**EXERCISE**. Reproduce, word for word, the following transcript excerpt from an oral argument about a bankrupt company's pension plans and its labor contract.

**QUOTED TEXT**.
==============================

The Bankruptcy Code in Section 1113 also provides that a debtor in possession cannot ignore… cannot escape the provisions of his labor contract unless he follows particular procedures that could not be followed in this case without risking a destructive strike.

Antonin Scalia:

But none of this was literally impaired.

You… you were entitled to adhere to the provisions of the contract that you had negotiated to.

The only thing is who is going to pay for the whole thing?

This agency didn’t prevent you from negotiating a contract, is not preventing you from abiding by the contract.

The only question is whether the fund is going to foot the bill.

That’s all.

Lewis B. Kaden:

On, no.

Indeed, we did.

No one is asking them to pay the cost of the replacement benefits.

We were prepared to pay that $70 million ourselves and we negotiated concessions of $50 million to offset that cost.

And the bankruptcy court, as Justice White indicated, approved that in order to preserve the estate for… for reorganization.

But it was essential for us to negotiate that in the free arena of collective bargaining, as required by those laws.

This agency’s abuse policy says when you negotiate that replacement benefit for retirees thou shalt not obey the principle of seniority.

Now, in our labor history, the principle of seniority is an important one.

It’s recognized explicitly in the Military Service Act and the Veterans Act.

It’s recognized in their own statute.

Byron R. White:

Now, what would… what would the… what would the… what would you have to pay that you weren’t going to pay… when they reinstated the old plan, what extra obligation came onto LTV?

Lewis B. Kaden:

If they were successful in reinstating the plan, two things might happen, and it turns on whether the contributions are owing or not by a debtor in possession, whether they are pre-petition obligations or not.

There’s no question that with the passage of time the unfunded liability in these plans is now over $3 billion, and if they were returned to us today, the question is do we have to make those contributions?

If we do, our creditors would be forced under the Bankruptcy Code to evaluate whether liquidation was better than paying that bill.

==============================

**RECORDED DATA**.

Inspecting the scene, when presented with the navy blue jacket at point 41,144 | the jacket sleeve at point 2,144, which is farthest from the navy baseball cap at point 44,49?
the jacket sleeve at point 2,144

==============================

**RESPONSE**.
The Bankruptcy Code in Section 1113 also provides that a debtor in possession cannot ignore… cannot escape the provisions of his labor contract unless he follows particular procedures that could not be followed in this case without risking a destructive strike.

Antonin Scalia:

But none of this was literally impaired.

You… you were entitled to adhere to the provisions of the contract that you had negotiated to.

The only thing is who is going to pay for the whole thing?

This agency didn’t prevent you from negotiating a contract, is not preventing you from abiding by the contract.

The only question is whether the fund is going to foot the bill.

That’s all.

Lewis B. Kaden:

On, no.

Indeed, we did.

No one is asking them to pay the cost of the replacement benefits.

We were prepared to pay that $70 million ourselves and we negotiated concessions of $50 million to offset that cost.

And the bankruptcy court, as Justice White indicated, approved that in order to preserve the estate for… for reorganization.

But it was essential for us to negotiate that in the free arena of collective bargaining, as required by those laws.

This agency’s abuse policy says when you negotiate that replacement benefit for retirees thou shalt not obey the principle of seniority.

Now, in our labor history, the principle of seniority is an important one.

It’s recognized explicitly in the Military Service Act and the Veterans Act.

It’s recognized in their own statute.

Byron R. White:

Now, what would… what would the… what would the… what would you have to pay that you weren’t going to pay… when they reinstated the old plan, what extra obligation came onto LTV?

Lewis B. Kaden:

If they were successful in reinstating the plan, two things might happen, and it turns on whether the contributions are owing or not by a debtor in possession, whether they are pre-petition obligations or not.

There’s no question that with the passage of time the unfunded liability in these plans is now over $3 billion, and if they were returned to us today, the question is do we have to make those contributions?

If we do, our creditors would be forced under the Bankruptcy Code to evaluate whether liquidation was better than paying that bill.